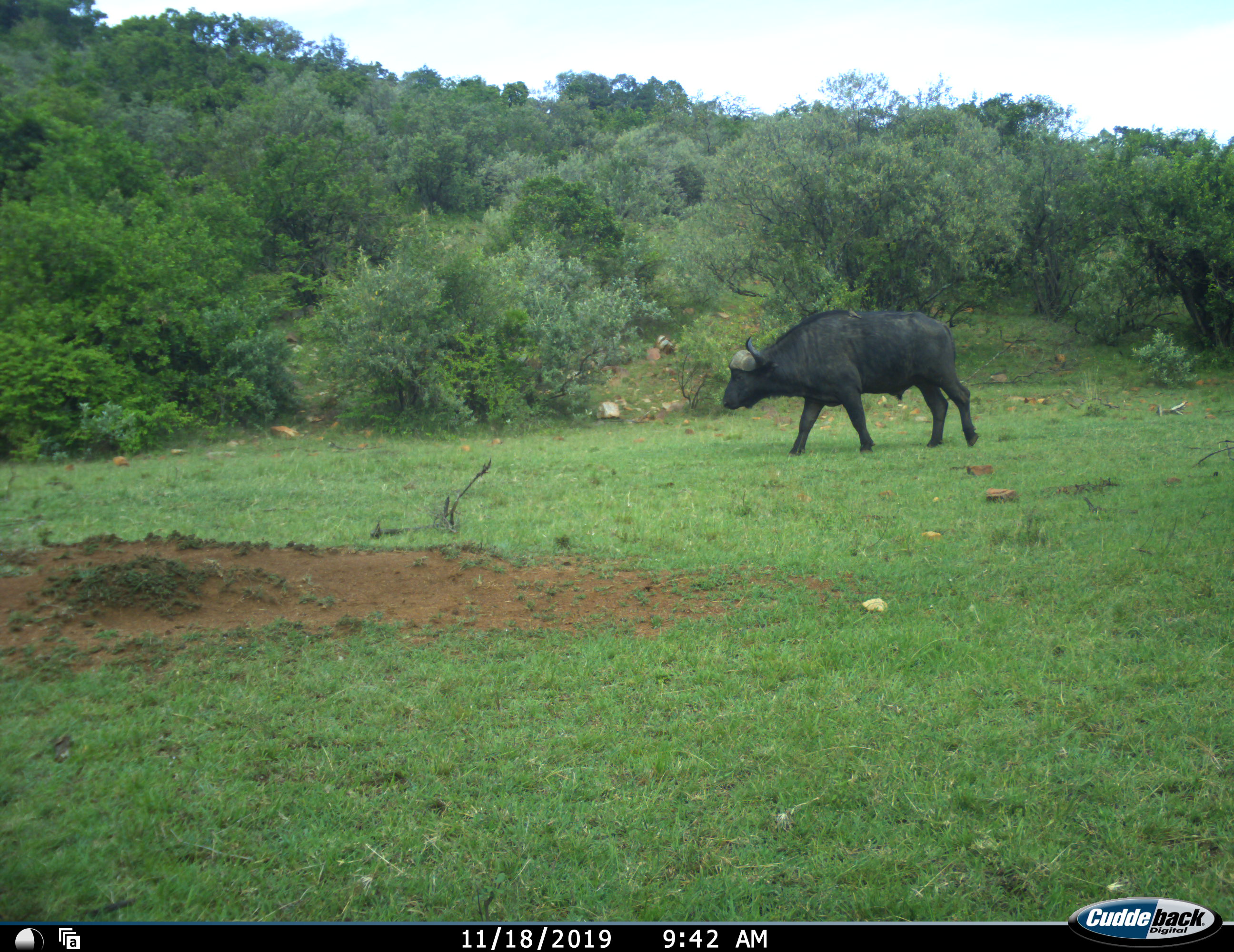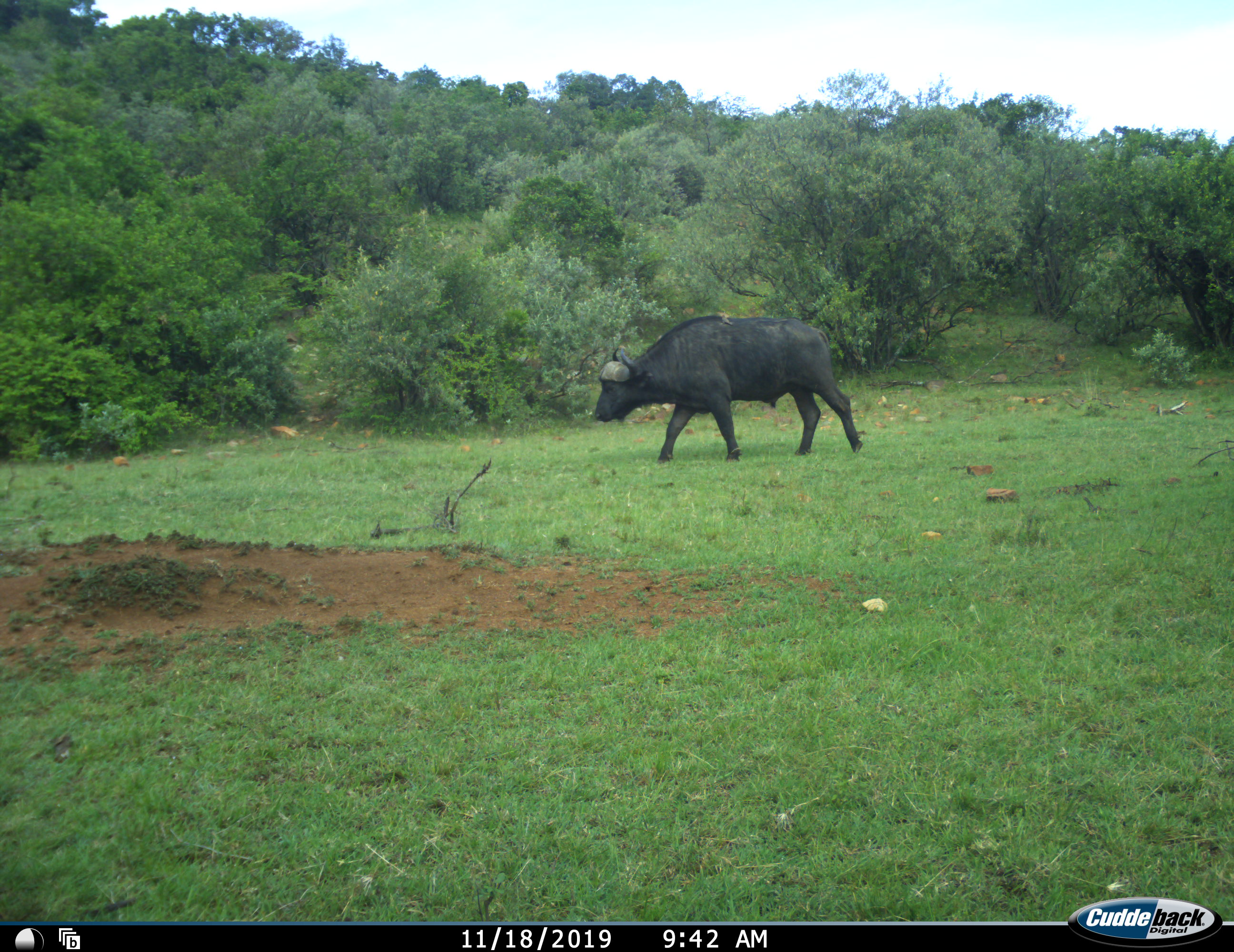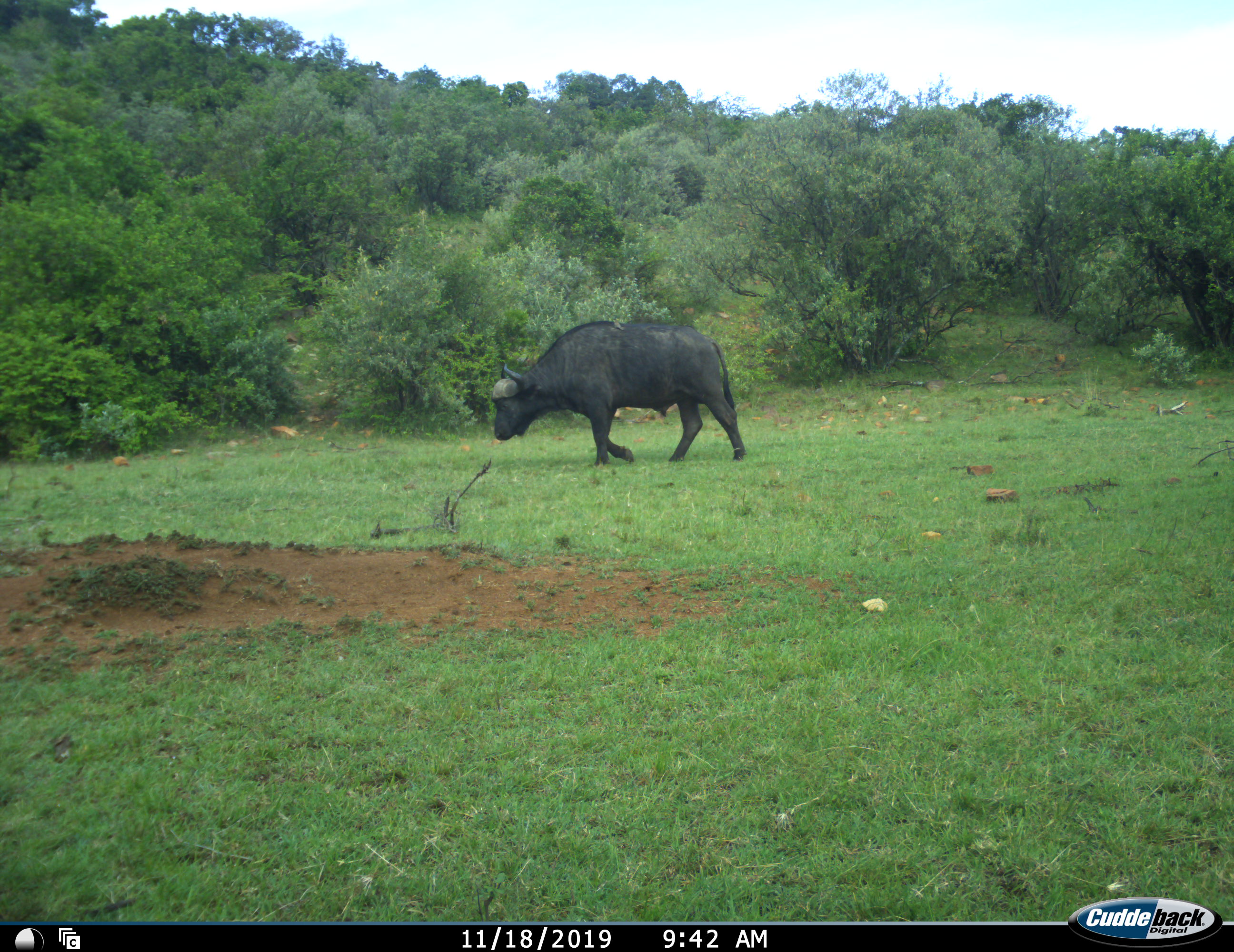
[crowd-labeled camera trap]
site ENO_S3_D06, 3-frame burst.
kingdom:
========================================
• Requirement
Copy out the whole listing word for word, except for any picture it includes.

• Output of the task
[crowd-labeled camera trap]
site ENO_S3_D06, 3-frame burst.
kingdom:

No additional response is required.